For AI coding workflows, we've tested Gemma 4 in Codex CLI — if you want to go beyond chat into agentic coding, that guide covers the next step. For local model setup on Mac specifically, our Gemma 4 setup guide walks through the llama.cpp path.

Key LM Studio Features Worth Knowing

Local Server Mode: LM Studio can run as a local API server (OpenAI-compatible endpoint). This lets you connect local models to apps that support OpenAI's API — VS Code extensions, Open WebUI, or your own scripts. Go to Developer tab and click Start Server.

System Prompt: In the Chat settings panel (right sidebar), you can set a system prompt to customize model behavior — useful for giving the AI a persona or task focus.

Context Length: Adjustable in the model settings. Longer context = more conversation history, but uses more RAM. Start at 4096 tokens; increase if you need multi-turn conversations.

Model Parameters: Temperature (creativity), top-p, and repetition penalty are all adjustable in the right sidebar. Leave defaults for normal use; lower temperature (0.3–0.5) for precise tasks like coding.

LM Studio vs. Running AI in the Cloud

Local AI with LM Studio is unbeatable for privacy and cost. No per-token billing, no data leaving your machine. But there are real limits: your hardware caps what models you can run, and even a 70B model on a high-end Mac won't match GPT-5 or Claude Opus for complex reasoning.

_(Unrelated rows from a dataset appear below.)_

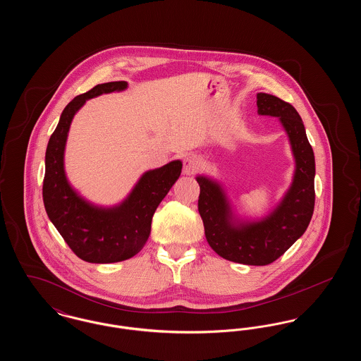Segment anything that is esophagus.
<instances>
[{"label": "esophagus", "mask_w": 361, "mask_h": 361, "mask_svg": "<svg viewBox=\"0 0 361 361\" xmlns=\"http://www.w3.org/2000/svg\"><path fill=\"white\" fill-rule=\"evenodd\" d=\"M183 164H184V169H183L184 174H193V173L199 169L202 161H200L199 155L188 154L184 158Z\"/></svg>", "instance_id": "obj_1"}]
</instances>
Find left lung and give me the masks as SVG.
I'll list each match as a JSON object with an SVG mask.
<instances>
[{"label":"left lung","instance_id":"8db88e82","mask_svg":"<svg viewBox=\"0 0 361 361\" xmlns=\"http://www.w3.org/2000/svg\"><path fill=\"white\" fill-rule=\"evenodd\" d=\"M257 108L258 115L279 118L295 158L291 187L280 204L261 221H238L222 187L206 176L196 177L208 245L221 257L246 265H268L283 256L306 231L315 203V159L299 114L291 104L268 93H257Z\"/></svg>","mask_w":361,"mask_h":361}]
</instances>
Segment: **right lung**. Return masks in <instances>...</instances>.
<instances>
[{"label": "right lung", "instance_id": "obj_1", "mask_svg": "<svg viewBox=\"0 0 361 361\" xmlns=\"http://www.w3.org/2000/svg\"><path fill=\"white\" fill-rule=\"evenodd\" d=\"M126 81L96 85L73 99L63 109L46 150L43 202L46 212L77 257L93 264L119 262L134 257L150 235L157 207L181 174V161L145 173L119 206L103 208L82 199L66 178L63 155L70 124L86 100L121 92Z\"/></svg>", "mask_w": 361, "mask_h": 361}]
</instances>
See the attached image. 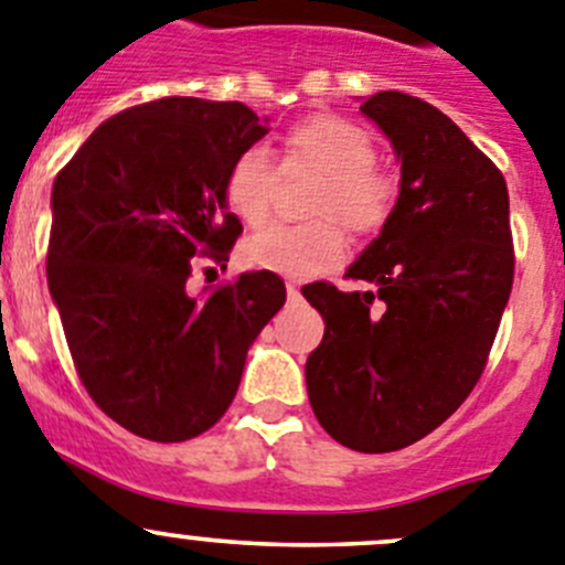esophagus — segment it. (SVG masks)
Masks as SVG:
<instances>
[{"label":"esophagus","mask_w":565,"mask_h":565,"mask_svg":"<svg viewBox=\"0 0 565 565\" xmlns=\"http://www.w3.org/2000/svg\"><path fill=\"white\" fill-rule=\"evenodd\" d=\"M287 295L289 298H298L300 295V284L295 281V278H287Z\"/></svg>","instance_id":"1"}]
</instances>
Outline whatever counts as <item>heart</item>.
Returning <instances> with one entry per match:
<instances>
[{"mask_svg":"<svg viewBox=\"0 0 565 565\" xmlns=\"http://www.w3.org/2000/svg\"><path fill=\"white\" fill-rule=\"evenodd\" d=\"M284 152L292 163H307L323 175L309 211L318 220L300 225H267L245 242V258L253 267L284 276H315L340 265L345 234L331 217L356 236L384 228L395 205V183L373 167L376 147L367 130L334 114L309 116L287 130ZM225 200L247 225H262L273 205V163L265 150H245L231 163Z\"/></svg>","mask_w":565,"mask_h":565,"instance_id":"obj_1","label":"heart"}]
</instances>
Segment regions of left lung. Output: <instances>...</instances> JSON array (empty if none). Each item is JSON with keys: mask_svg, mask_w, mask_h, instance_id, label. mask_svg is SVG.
I'll list each match as a JSON object with an SVG mask.
<instances>
[{"mask_svg": "<svg viewBox=\"0 0 565 565\" xmlns=\"http://www.w3.org/2000/svg\"><path fill=\"white\" fill-rule=\"evenodd\" d=\"M360 110L387 136L402 183L348 267L373 289H300L326 320L307 393L337 443L384 455L437 429L482 376L513 289V236L502 172L443 110L402 92Z\"/></svg>", "mask_w": 565, "mask_h": 565, "instance_id": "obj_1", "label": "left lung"}]
</instances>
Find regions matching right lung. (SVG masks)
Instances as JSON below:
<instances>
[{
  "instance_id": "1",
  "label": "right lung",
  "mask_w": 565,
  "mask_h": 565,
  "mask_svg": "<svg viewBox=\"0 0 565 565\" xmlns=\"http://www.w3.org/2000/svg\"><path fill=\"white\" fill-rule=\"evenodd\" d=\"M267 122L242 103L156 99L105 119L55 178L46 281L68 351L94 404L147 440L217 424L287 300L270 270L186 287L198 253L228 262L242 223L225 178Z\"/></svg>"
}]
</instances>
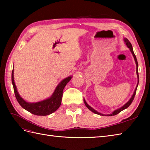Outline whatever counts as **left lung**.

For compute-heavy tasks — training, fine-tuning, or running larger models than your hardware supports — cloud GPU options like Ampere let you spin up high-memory GPU instances at competitive rates without a long-term contract.

Key Takeaways

LM Studio is the easiest way to run AI locally — free, works on Mac/Windows/Linux, no terminal needed
Check your VRAM or RAM before downloading — 8 GB gets you strong models; 16 GB+ unlocks near-GPT quality
For most users, Mistral 7B or Llama 3.3 8B is the best starting point
Use Q4_K_M quantization for the best quality-to-size ratio
Local Server Mode lets you connect LM Studio to other apps via OpenAI-compatible API
For compute beyond your hardware, cloud GPU options are worth knowing

FAQ

Is LM Studio completely free?

Yes. The app itself is free, and the models it uses are open-weight and hosted on Hugging Face at no cost.

Does LM Studio work without internet?

After the initial model download, yes — models run fully offline. Internet is only needed to browse and download new models.

How much storage do I need?

Models range from ~1.5 GB (Phi-4 Mini) to 40+ GB (70B models). A 7B–8B model needs about 5–7 GB of disk space in Q4 quantization.

Can I use LM Studio for coding?

Yes. Models like Llama 3.3 8B and Gemma 4 are solid for code generation. LM Studio's local server also lets you connect it to coding extensions in VS Code.

What's the difference between LM Studio and Ollama?

Both run local AI models, but LM Studio has a visual UI (no terminal needed) while Ollama is terminal-based. LM Studio is better for beginners; Ollama is better for automation and scripting. See our terminal guide if you want to explore the CLI path.